It’s a difficult time in the COVID-19 pandemic for people with cancer. As much of society returns to normal, there have been conflicting messages about how much cancer patients are at risk, how well vaccines work for them and how they can best protect themselves.

Research over the past two years has shown that people with cancer are at greater risk for COVID complications, but this risk is not evenly distributed. People with certain blood cancers and those receiving immune-suppressing treatment are most prone to severe illness and inadequate vaccine protection.

Most people with solid tumors respond well to COVID vaccines, but those with blood cancers may not fare as well. This is also the case for people who use medications that damage antibody-producing B cells and those who receive stem cell transplants or CAR-T therapy that temporarily wipes out the immune system.

Sometimes, more shots can help. Studies have shown that many cancer patients who receive additional vaccine doses can produce more antibodies.

Experts now say that the initial vaccine series for immunocompromised people, including those undergoing cancer treatment, should be three doses of the Pfizer-BioNTech or Moderna vaccine. Last fall, the Centers for Disease Control and Prevention (CDC) recommended a booster—meaning a fourth dose after the initial series—for immunocompromised people. In March, the CDC added a second booster—a fifth shot—for this group.

But antibodies don’t tell the whole story: T cells also play a role and can help prevent severe illness. An experimental vaccine dubbed CoVac-1, designed to induce broad and long-lasting T-cell immunity, may offer greater protection for immunocompromised people with impaired B-cell function.

Unfortunately, some people still are not fully protected even after multiple vaccine doses. For them, post-exposure prophylaxis (PEP) and pre-exposure prophylaxis (PrEP) using monoclonal antibodies could offer a lifeline. Monoclonal antibodies are manufactured proteins that mimic the activity of antibodies that the immune system is unable to produce on its own.

The Food and Drug Administration (FDA) has authorized Evusheld, a combination of two antibodies (tixagevimab plus cilgavimab) administered every six months prior to exposure, to prevent COVID in immunocompromised people. A single dose of Evusheld reduces the risk of symptomatic disease by about 80%. Other monoclonal antibodies are used to prevent COVID after close contact with someone who has the coronavirus.

For people who have already contracted the virus, antiviral treatment is the next line of defense. In December, the FDA authorized Paxlovid (nirmatrelvir plus ritonavir) and molnupiravir (Lagevrio) for people at high risk of progressing to severe COVID. Both pills must be taken within five days of symptom onset. Paxlovid reduces the risk of hospitalization or death by nearly 90%, while molnupiravir reduces the risk by about 30%.

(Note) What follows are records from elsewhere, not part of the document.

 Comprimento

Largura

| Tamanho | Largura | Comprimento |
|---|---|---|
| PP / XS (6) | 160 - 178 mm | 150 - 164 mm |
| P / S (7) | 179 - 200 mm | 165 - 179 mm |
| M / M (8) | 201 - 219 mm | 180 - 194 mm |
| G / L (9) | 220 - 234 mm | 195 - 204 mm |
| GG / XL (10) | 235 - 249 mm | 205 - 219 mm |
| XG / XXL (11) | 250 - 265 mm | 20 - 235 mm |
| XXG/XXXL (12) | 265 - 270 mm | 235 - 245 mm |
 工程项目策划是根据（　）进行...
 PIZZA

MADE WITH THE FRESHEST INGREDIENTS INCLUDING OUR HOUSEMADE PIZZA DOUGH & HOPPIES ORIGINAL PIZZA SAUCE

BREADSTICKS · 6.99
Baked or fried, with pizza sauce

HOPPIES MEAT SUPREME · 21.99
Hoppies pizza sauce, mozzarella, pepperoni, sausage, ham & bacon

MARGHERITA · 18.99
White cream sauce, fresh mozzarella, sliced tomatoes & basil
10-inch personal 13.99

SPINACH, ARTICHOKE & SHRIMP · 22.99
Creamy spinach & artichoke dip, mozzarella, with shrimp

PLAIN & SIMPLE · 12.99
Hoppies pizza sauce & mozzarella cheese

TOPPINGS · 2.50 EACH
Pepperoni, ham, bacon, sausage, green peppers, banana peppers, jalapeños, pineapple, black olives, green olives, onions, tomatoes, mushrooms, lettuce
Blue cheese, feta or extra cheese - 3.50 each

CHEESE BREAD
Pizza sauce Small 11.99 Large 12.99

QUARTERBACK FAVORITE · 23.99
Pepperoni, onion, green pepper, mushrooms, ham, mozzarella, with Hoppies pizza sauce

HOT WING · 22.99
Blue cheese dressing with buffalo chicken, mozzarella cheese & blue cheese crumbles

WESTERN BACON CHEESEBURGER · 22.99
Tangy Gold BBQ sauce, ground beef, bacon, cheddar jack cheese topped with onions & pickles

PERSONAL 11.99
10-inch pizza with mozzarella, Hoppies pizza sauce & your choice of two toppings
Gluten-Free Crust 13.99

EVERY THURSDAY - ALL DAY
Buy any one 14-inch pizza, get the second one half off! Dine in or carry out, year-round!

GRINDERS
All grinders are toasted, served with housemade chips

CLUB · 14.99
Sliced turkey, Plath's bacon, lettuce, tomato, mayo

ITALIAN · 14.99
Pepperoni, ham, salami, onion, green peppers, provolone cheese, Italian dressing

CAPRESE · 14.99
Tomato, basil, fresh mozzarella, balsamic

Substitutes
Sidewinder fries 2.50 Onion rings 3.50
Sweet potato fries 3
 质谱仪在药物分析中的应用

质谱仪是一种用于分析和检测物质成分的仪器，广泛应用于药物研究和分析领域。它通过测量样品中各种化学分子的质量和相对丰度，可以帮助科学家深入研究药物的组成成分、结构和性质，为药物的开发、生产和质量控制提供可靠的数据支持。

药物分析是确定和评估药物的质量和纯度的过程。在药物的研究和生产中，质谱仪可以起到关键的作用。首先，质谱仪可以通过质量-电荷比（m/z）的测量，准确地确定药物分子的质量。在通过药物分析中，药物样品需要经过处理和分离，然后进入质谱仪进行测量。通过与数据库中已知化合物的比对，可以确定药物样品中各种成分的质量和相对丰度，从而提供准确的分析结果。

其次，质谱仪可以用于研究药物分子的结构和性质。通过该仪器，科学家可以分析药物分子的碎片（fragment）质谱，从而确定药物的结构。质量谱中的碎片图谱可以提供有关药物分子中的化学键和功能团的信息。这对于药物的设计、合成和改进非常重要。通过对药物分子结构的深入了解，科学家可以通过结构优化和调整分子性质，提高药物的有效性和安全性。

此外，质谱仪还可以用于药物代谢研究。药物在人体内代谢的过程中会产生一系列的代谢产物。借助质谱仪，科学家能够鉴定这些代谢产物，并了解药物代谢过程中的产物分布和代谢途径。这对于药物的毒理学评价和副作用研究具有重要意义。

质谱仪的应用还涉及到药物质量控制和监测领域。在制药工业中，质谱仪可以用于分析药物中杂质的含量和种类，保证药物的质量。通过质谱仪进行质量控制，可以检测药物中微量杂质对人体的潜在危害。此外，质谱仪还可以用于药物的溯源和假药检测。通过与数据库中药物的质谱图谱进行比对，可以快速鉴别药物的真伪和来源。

Monoclonal antibodies and antivirals are now widely available, but they can still be hard to obtain. Ask your doctor whether you could benefit from Evusheld for COVID prevention and develop a plan for how to get antivirals if you need them. Ask your household members and caregivers to stay up to date with their vaccines. And remember that a well-fitted N95 mask can protect you even if others aren’t wearing them.